Claude menyoroti masalah inti, tetapi satu risiko konkret yang sedikit disebutkan: jika situs yang dikecualikan memiliki insiden Lyme yang secara material lebih tinggi atau profil paparan/demografis yang berbeda, menghapusnya dapat menggeser perkiraan titik 70% ke atas — bukan hanya mengurangi kekuatan. FDA kemungkinan akan menuntut audit distribusi kasus tingkat situs, inspeksi data sumber, dan analisis sensitivitas yang telah ditentukan sebelumnya; jika itu gagal, regulator dapat mewajibkan uji coba baru yang cukup bertenaga, menunda atau menggagalkan persetujuan.
"Rejimen 4 dosis selama 16 bulan menciptakan risiko kepatuhan dunia nyata yang tinggi, kemungkinan membatasi penjualan di bawah perkiraan puncak $1 miliar."
Semua mata tertuju pada integritas uji coba dan risiko regulator, tetapi tidak ada yang menyoroti jurang kepatuhan: 4 dosis selama 16 bulan untuk perlindungan Lyme musiman mencerminkan tingkat penyelesaian vaksin HPV ~60%, lebih buruk di sini di tengah demografi yang sehat dan stigma LYMErix.
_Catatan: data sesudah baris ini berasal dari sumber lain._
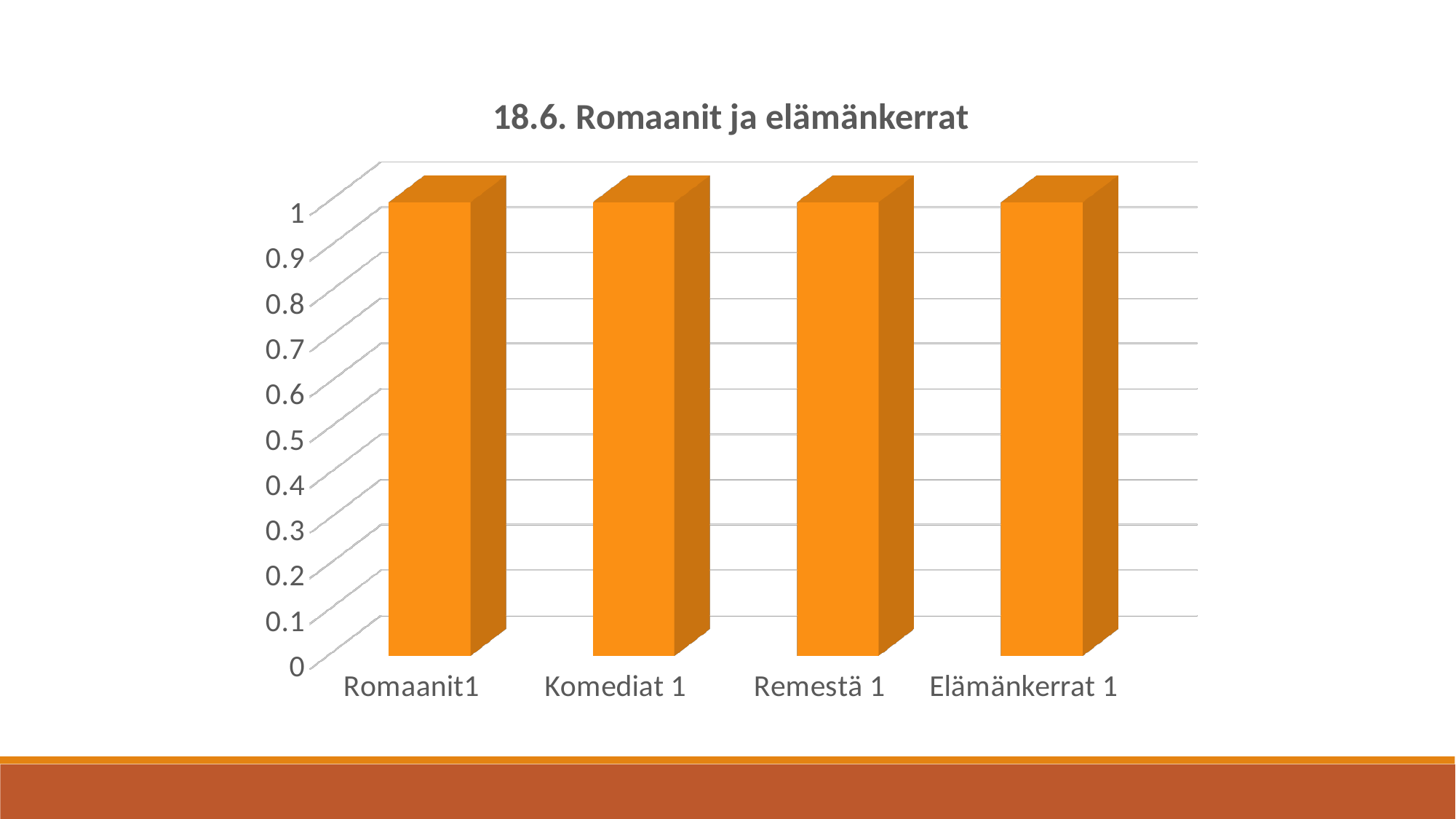
What colour are the bars in the chart? orange What is the value for Remestä 1? 1 Do the values rise, fall, or stay the same across the categories from left to right? stay the same Is the value for Remestä 1 greater or less than 0.5? greater How many categories are shown on the x axis? 4 What is the difference between the values for Romaanit1 and Komediat 1? 0 Is the value for Elämänkerrat 1 greater or less than 0.8? greater What is the value for Elämänkerrat 1? 1 What is the title of the chart? 18.6. Romaanit ja elämänkerrat What is the value for Romaanit1? 1 What kind of chart is shown on the slide? bar chart What is the value for Komediat 1? 1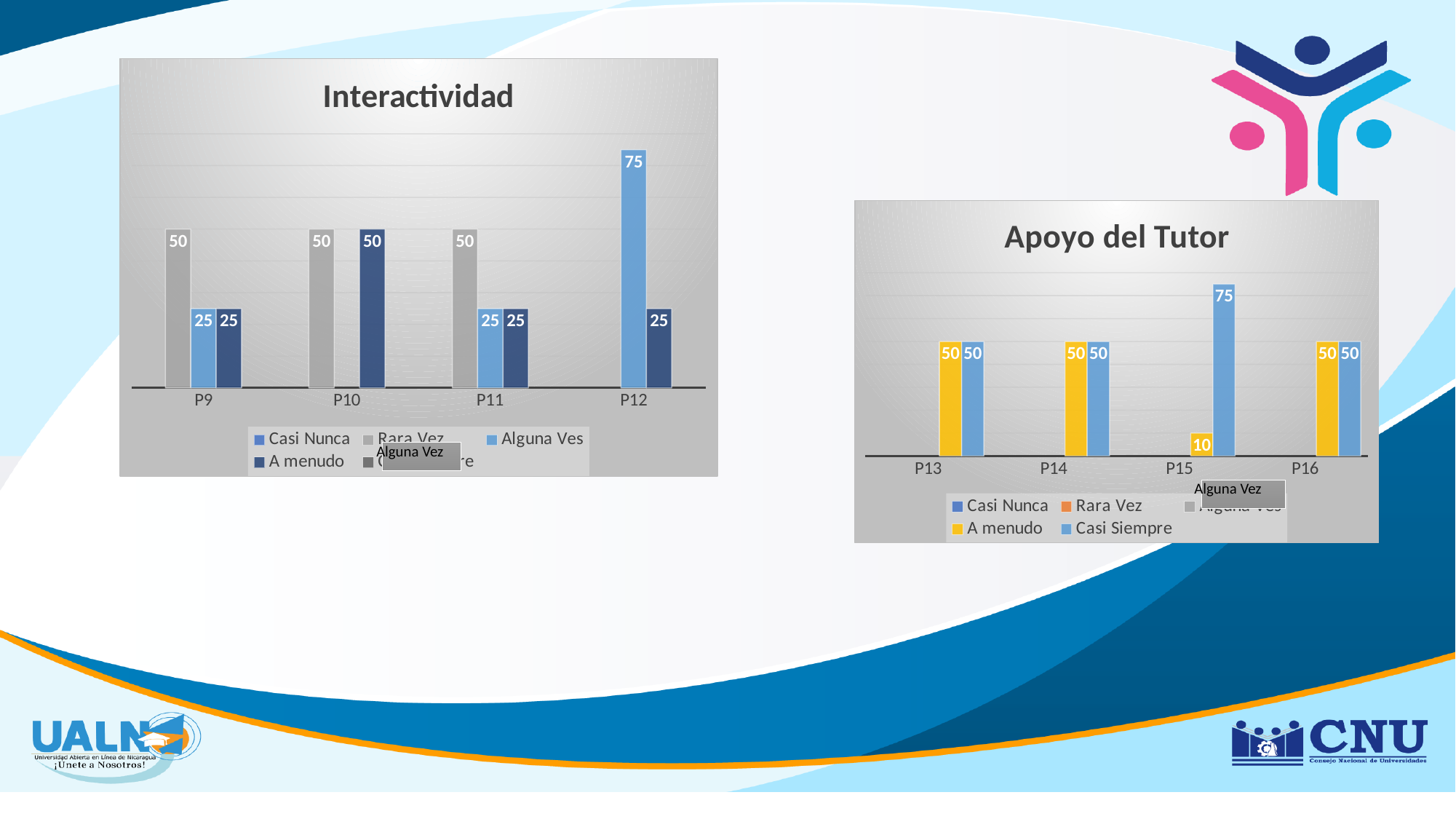
In the Interactividad chart, what is the value of Rara Vez for P9? 50 In the Interactividad chart, what is the value of Alguna Ves for P12? 75 In the Interactividad chart, what is the difference between Alguna Ves and A menudo for P12? 50 In the Interactividad chart, which category contains the tallest bar? P12 In the Interactividad chart, how many categories are shown on the x axis? 4 In the Apoyo del Tutor chart, what is the value of Casi Siempre for P15? 75 In the Apoyo del Tutor chart, which category has the lowest bar? P15 In the Apoyo del Tutor chart, how many series does the legend list? 5 In the Apoyo del Tutor chart, what is the difference between Casi Siempre and A menudo for P15? 65 In the Interactividad chart, what is the value of A menudo for P10? 50 What kind of chart is the Interactividad chart? Bar chart In the Apoyo del Tutor chart, what is the value of A menudo for P15? 10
Penerimaan dunia nyata <70% membatasi penjualan puncak di <$800 juta vs. hype $1 miliar—kepatuhan adalah sabotase komersial yang diam-diam.
Panel skeptis tentang persetujuan vaksin Lyme Pfizer karena masalah integritas uji coba dan risiko keengganan vaksin, terlepas dari kebutuhan medis yang belum terpenuhi dan data kemanjuran yang menjanjikan.
Mengatasi kebutuhan medis yang belum terpenuhi untuk vaksin penyakit Lyme.
Masalah integritas uji coba, terutama pengecualian setengah kohort karena masalah manajemen situs dan potensi bias dalam data yang tersisa.